The University of Mississippi is in a mighty big mess with its football program, and what happens between the school and the NCAA poses an interesting juxtaposition to UNC’s case of impermissible benefits for academic guidance.
The Ole Miss meeting with the NCAA Committee on Infractions is scheduled for September 21, when 21 allegations will be adjudicated and penalties subsequently decided a month or so later. UNC’s hearing with the COI is later this month, but the announced penalties will be so close in time that comparisons are unavoidable.
Of the Rebels’ 21 acknowledged violations, 15 are Level I’s, the most serious under NCAA rules. Ole Miss is accused of boosters providing recruits with impermissible benefits such as cash, gifts and a lack of institutional control, while former head coach Hugh Freeze is accused of failing to monitor his staff.

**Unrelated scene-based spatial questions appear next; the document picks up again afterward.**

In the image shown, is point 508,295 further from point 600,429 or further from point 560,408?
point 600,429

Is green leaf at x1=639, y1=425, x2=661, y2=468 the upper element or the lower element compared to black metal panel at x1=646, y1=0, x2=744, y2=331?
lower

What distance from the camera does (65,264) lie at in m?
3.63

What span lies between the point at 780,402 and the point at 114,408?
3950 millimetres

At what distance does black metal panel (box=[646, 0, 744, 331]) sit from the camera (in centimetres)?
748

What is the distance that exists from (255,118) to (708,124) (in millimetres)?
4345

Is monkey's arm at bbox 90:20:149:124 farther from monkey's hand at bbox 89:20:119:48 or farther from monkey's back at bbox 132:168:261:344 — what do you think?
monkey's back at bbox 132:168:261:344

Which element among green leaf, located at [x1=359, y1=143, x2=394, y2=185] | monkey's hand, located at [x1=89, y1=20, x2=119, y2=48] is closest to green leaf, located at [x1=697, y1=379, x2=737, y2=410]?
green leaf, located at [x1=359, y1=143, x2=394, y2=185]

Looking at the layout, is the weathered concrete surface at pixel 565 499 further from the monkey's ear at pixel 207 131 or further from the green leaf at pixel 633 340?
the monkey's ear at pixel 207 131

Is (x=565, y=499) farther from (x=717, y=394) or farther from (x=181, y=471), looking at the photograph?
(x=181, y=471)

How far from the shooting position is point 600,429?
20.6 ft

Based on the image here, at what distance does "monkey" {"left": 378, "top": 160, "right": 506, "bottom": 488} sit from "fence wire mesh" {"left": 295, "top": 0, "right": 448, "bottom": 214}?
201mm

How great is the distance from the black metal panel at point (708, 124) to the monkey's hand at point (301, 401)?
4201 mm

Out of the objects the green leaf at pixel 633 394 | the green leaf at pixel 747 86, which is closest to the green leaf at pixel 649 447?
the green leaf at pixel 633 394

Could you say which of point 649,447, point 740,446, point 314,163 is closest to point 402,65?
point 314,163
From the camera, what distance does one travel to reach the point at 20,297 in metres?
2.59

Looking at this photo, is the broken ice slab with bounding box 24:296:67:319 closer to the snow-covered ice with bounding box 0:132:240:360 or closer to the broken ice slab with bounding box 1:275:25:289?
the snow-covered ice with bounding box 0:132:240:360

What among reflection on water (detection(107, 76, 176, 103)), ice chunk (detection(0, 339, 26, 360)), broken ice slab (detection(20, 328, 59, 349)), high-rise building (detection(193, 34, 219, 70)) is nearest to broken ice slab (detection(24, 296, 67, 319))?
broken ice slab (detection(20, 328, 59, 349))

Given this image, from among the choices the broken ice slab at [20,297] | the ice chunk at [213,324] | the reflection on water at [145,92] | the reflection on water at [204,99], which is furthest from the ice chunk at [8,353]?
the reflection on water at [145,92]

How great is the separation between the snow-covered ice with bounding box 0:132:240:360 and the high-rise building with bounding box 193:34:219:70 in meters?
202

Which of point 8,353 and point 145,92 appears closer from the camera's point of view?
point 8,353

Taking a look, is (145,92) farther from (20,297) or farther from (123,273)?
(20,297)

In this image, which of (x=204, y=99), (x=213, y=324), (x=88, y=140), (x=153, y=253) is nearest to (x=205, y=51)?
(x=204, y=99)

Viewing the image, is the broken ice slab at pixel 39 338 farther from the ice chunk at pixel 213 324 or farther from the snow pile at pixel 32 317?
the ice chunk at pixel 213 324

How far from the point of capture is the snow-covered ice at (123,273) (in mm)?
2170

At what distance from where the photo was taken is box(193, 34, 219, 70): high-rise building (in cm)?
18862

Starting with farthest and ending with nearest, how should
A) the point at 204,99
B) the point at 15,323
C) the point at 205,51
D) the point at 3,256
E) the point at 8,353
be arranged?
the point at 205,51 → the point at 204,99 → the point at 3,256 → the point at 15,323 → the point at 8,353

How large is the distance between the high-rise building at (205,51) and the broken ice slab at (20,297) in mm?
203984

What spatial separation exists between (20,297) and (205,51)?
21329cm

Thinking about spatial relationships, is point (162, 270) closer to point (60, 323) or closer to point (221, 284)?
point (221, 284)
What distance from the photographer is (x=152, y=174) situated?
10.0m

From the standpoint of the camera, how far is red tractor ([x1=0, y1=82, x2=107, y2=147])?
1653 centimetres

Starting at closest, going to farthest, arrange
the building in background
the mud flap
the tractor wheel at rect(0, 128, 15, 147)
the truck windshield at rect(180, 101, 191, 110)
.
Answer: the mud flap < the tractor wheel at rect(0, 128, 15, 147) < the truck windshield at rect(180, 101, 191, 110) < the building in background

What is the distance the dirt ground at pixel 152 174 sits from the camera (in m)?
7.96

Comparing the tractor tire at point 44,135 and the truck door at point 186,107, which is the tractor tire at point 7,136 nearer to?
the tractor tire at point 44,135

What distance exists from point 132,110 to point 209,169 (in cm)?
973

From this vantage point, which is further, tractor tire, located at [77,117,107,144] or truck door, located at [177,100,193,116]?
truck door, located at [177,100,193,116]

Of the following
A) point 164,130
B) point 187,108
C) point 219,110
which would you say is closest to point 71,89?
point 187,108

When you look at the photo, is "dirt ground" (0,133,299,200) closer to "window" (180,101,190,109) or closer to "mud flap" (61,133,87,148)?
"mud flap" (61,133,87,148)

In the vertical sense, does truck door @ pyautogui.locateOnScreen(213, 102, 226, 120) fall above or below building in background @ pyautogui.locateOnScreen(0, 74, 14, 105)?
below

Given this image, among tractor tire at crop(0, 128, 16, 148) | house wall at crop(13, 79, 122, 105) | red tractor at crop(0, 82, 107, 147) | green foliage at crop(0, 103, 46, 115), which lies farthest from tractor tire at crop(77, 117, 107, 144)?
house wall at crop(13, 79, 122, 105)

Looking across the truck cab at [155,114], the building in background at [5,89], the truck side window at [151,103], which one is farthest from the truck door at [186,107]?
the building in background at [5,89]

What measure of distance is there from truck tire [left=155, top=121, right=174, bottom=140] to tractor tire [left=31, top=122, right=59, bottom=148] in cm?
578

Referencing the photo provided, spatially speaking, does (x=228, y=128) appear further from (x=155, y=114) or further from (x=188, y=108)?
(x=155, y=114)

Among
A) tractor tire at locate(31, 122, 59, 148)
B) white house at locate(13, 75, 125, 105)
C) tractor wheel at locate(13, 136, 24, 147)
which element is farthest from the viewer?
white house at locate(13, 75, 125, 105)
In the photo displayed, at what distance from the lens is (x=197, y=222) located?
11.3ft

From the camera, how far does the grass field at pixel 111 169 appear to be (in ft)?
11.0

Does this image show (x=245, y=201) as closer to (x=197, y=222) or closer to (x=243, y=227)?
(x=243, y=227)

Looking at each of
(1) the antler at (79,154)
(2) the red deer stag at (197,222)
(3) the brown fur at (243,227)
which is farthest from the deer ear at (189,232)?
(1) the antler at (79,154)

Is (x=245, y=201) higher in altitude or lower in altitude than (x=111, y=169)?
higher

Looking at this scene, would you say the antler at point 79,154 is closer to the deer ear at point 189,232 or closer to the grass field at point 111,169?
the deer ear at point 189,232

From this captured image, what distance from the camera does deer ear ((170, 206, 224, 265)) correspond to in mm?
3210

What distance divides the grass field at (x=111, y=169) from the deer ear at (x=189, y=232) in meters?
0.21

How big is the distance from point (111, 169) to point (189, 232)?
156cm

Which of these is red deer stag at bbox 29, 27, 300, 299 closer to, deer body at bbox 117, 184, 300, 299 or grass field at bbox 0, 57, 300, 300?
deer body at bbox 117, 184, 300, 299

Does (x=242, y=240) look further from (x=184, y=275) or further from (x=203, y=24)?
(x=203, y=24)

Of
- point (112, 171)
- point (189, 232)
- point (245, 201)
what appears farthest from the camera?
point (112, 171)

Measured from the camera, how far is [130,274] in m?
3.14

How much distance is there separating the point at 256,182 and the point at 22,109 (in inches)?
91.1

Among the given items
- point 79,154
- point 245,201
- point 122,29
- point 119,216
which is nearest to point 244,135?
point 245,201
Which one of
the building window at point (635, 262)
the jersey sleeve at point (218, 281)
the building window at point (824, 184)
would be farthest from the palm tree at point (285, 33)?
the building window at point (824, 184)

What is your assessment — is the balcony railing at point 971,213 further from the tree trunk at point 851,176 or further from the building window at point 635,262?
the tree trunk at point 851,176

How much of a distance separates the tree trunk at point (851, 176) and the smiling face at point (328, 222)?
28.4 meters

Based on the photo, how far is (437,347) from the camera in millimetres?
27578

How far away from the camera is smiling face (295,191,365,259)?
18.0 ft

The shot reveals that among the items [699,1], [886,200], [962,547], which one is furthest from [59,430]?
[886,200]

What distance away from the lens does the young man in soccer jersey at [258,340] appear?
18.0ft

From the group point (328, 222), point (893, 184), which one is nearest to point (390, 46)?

The school has already pleaded guilty and self-imposed a post-season ban for 2017 and the loss of scholarships, as well as forfeited its share of post-season revenue from the SEC, which could be as much as $7.8 million.
In comparison, that seems far worse than UNC’s debatable five Level I allegations, the most serious being a lack of institutional control over aspects of the controversial courses offered in the old AFAM department. To this point, no one is really sure if those are even NCAA violations.
Further complicating the comparison is the head of the Committee on Infractions for UNC’s hearing is Greg Sankey, the SEC commissioner who Carolina tried to get removed from that position because of his supposed biased toward his own league member, which Sankey has defended publicly.
Will the NCAA accept what Ole Miss has already given up and hit UNC with worse penalties in two cases that aren’t even close to being apples versus apples? It’s another element of intrigue that will be watched closely and, without a doubt, scrutinized when all the penalties are announced.
Call it the height of irony if an academic issue not in the NCAA’s jurisdiction draws stiffer sanctions than the mess at Ole Miss.